Records for the task →
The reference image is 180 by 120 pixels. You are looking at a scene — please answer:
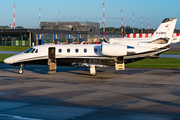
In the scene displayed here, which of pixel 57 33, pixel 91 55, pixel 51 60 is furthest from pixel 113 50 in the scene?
pixel 57 33

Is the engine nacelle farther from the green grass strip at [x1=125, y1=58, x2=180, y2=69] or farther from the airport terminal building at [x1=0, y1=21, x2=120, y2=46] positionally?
the airport terminal building at [x1=0, y1=21, x2=120, y2=46]

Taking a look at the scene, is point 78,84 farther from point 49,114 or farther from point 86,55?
point 49,114

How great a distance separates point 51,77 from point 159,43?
11.9 metres

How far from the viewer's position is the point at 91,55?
1111 inches

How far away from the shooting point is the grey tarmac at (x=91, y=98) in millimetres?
13039

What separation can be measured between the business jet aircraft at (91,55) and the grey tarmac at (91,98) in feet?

The task → Can you repeat every record above exactly, apart from the pictures?

Task solution →
The reference image is 180 by 120 pixels. You are looking at a scene — please answer:
In the scene displayed here, which of pixel 57 33, pixel 91 55, pixel 51 60 is furthest from pixel 113 50 in the scene?
pixel 57 33

Is the engine nacelle farther from the green grass strip at [x1=125, y1=58, x2=180, y2=69] or farther from the airport terminal building at [x1=0, y1=21, x2=120, y2=46] positionally?
the airport terminal building at [x1=0, y1=21, x2=120, y2=46]

Taking a look at the scene, is point 78,84 farther from point 49,114 or farther from point 86,55?
point 49,114

How great a distance separates point 51,77 from point 159,43?
11.9 metres

How far from the viewer's position is the point at 91,55?
1111 inches

How far away from the shooting point is the grey tarmac at (x=91, y=98) in millimetres?
13039

What separation can be measured between the business jet aircraft at (91,55) and the grey tarmac at (91,98) in feet?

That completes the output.